When you invest in new windows, you do so to ensure that no replacement will be needed for at least the next 25 years. If you follow through with a very unreasonable bid with unrealistic discounts, it will usually be executed with : poor quality materials, unprofessional service, imperfect installation, poor after-sales service, and so on. Therefore, instead of looking for these sugar-coated offers, be prepared to invest in quality windows from reputable manufacturers and installers and don’t make it a home project done at the lowest possible price. Generally, indeed, you get what you pay for, but we hope you don’t get discouraged.
It is possible to find quality, professionally installed windows at reasonable and affordable prices. Your research and multiple quotes will help you separate fact from fiction when comparing window brands, models and installation offers.
“Buy X number from Y brand, and we’ll install them for free.”
We’ve covered this before, but it’s a slightly different variation that you might hear, so we wanted to give it some special attention. Most of us don’t work for free, we have to make money somehow, so even if they don’t have an installation fee on their bill, they’re trying to make it up elsewhere.

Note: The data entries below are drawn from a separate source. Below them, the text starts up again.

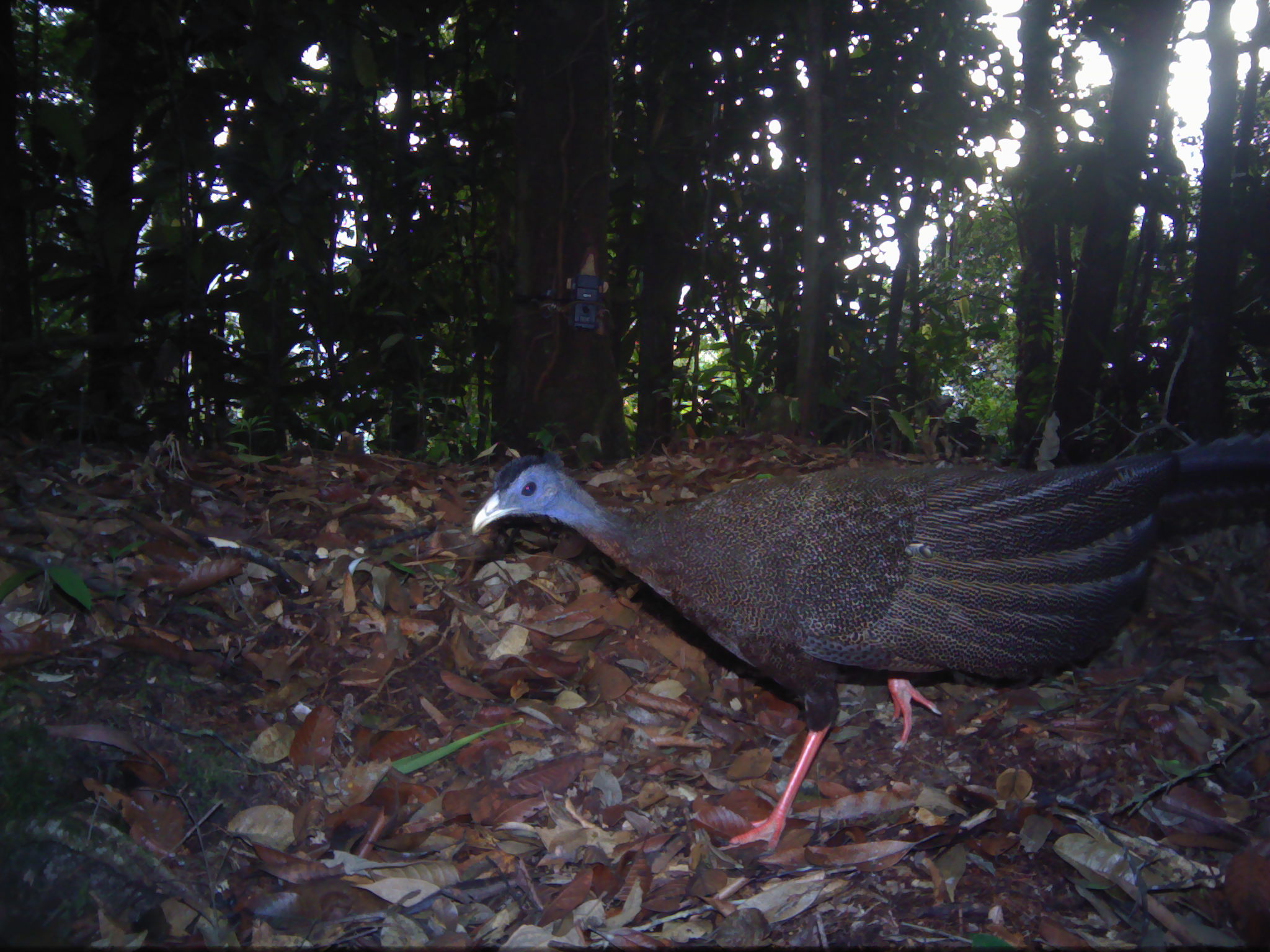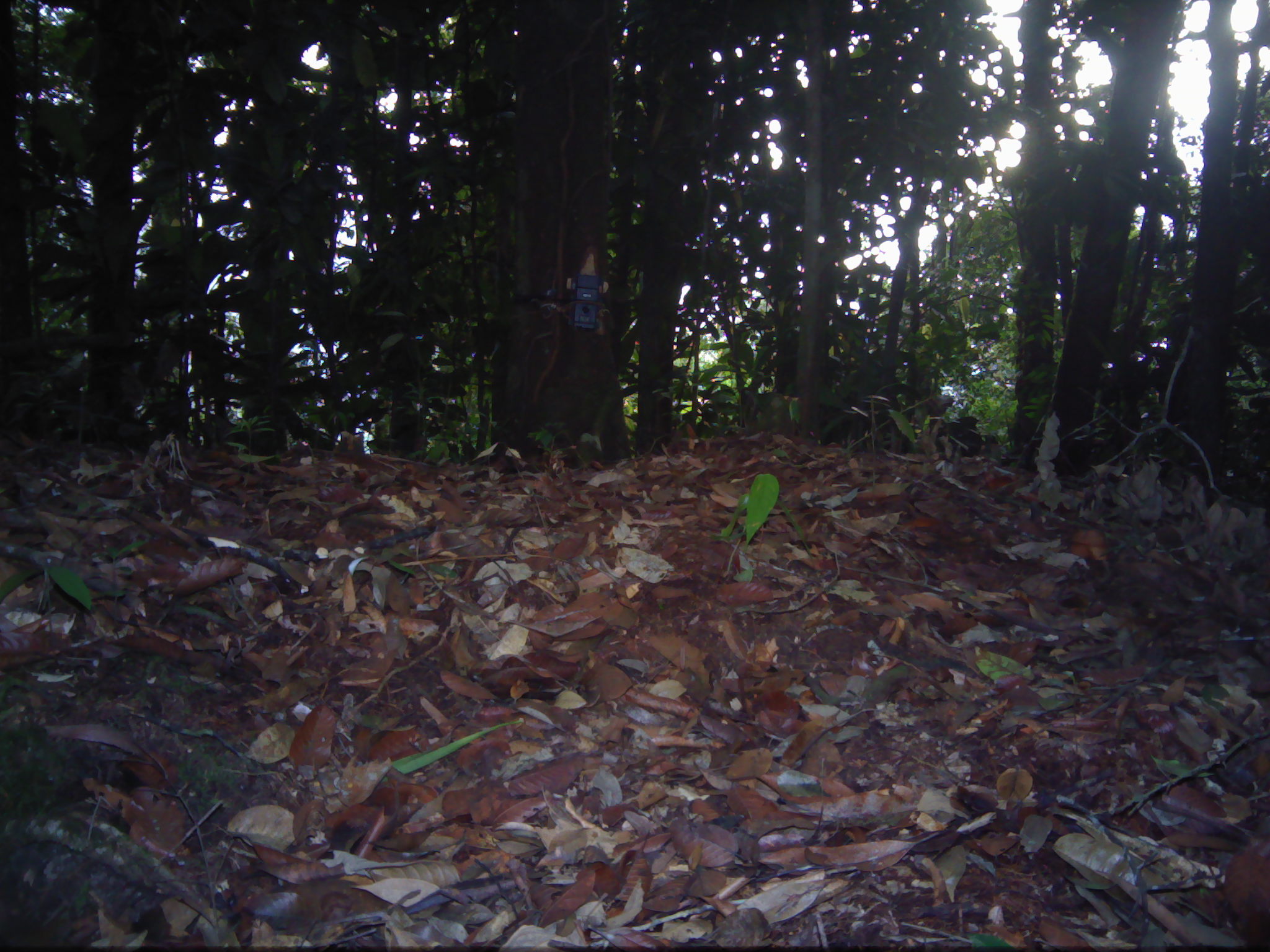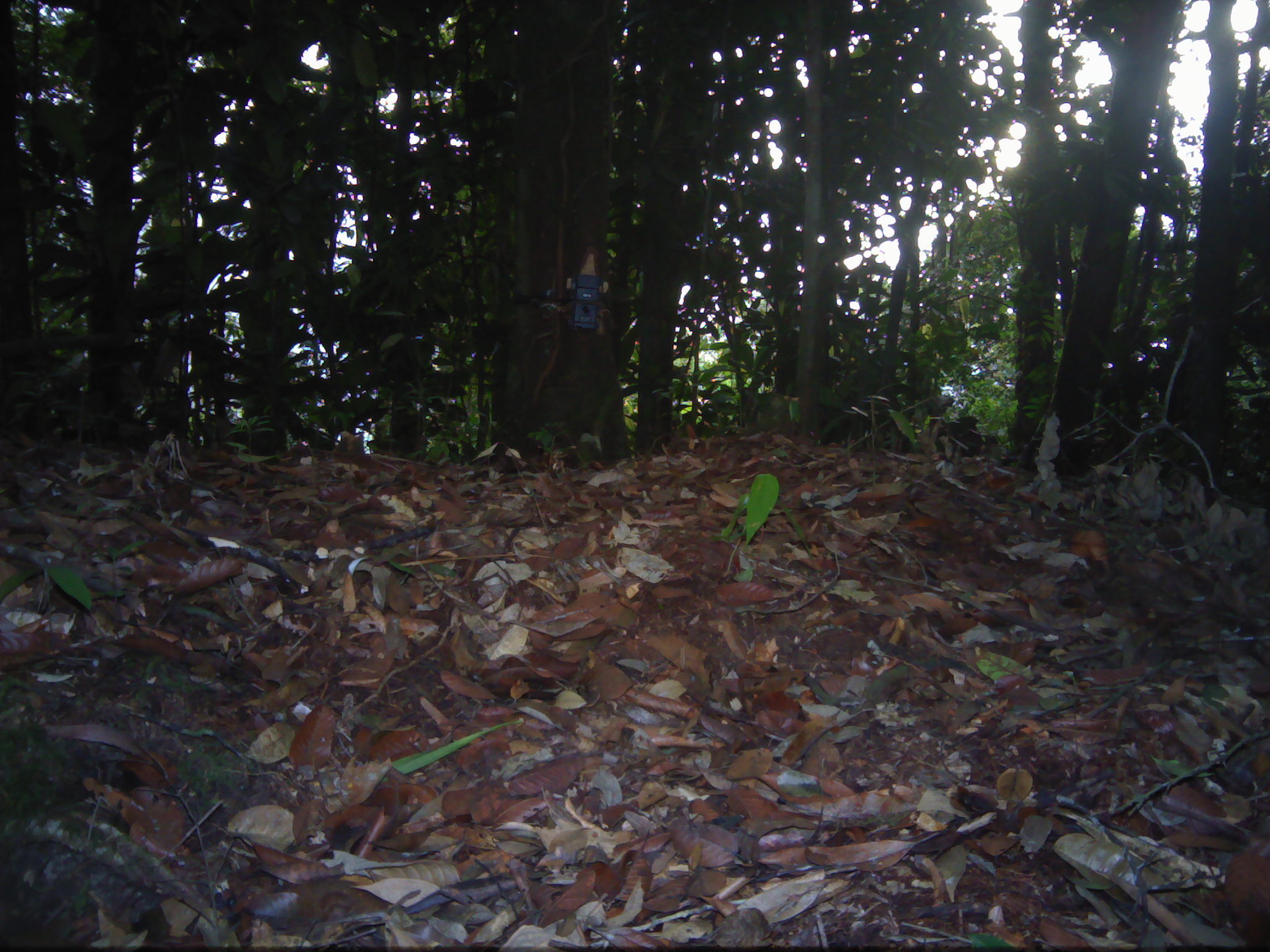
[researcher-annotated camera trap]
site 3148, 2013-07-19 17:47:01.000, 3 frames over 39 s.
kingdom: Animalia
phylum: Chordata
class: Aves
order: Galliformes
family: Phasianidae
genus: Argusianus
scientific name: Argusianus argus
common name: great argus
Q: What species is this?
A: Argusianus argus (great argus).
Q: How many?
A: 1.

Remember, the final total price is what you need to consider when you are making multiple quotes, but the company’s reputation, customer service, warranties, product quality and guarantees are all part of the final equation.
Properly installed, energy efficient windows will undoubtedly save energy over time, but we need to be sure to consider how long it will take to recoup the initial expense through long-term energy savings as part of our overall equation when choosing new windows for our home.
According to Energy.gov, “Review the ratings on the National Fenestration Rating Council (NFRC) energy performance label to find the most efficient windows for your needs. NFRC ratings appear on all ENERGY STAR certified windows and are a reliable way to determine a window’s energy properties and compare products.”
You can find a lot of other good information to help you on your window learning curve on their site, and here’s an example of what one of the labels will look like.
And EnergyStar.gov offers this graph of estimated annual heating and cooling savings, based on geographic regions.
Installing energy-efficient windows will save you energy over time, but it will likely take some time (perhaps as long as 10 years or more) before you recoup their cost in energy savings alone, so make sure that energy efficiency is just one of the criteria you use and not the sole reason for your purchase.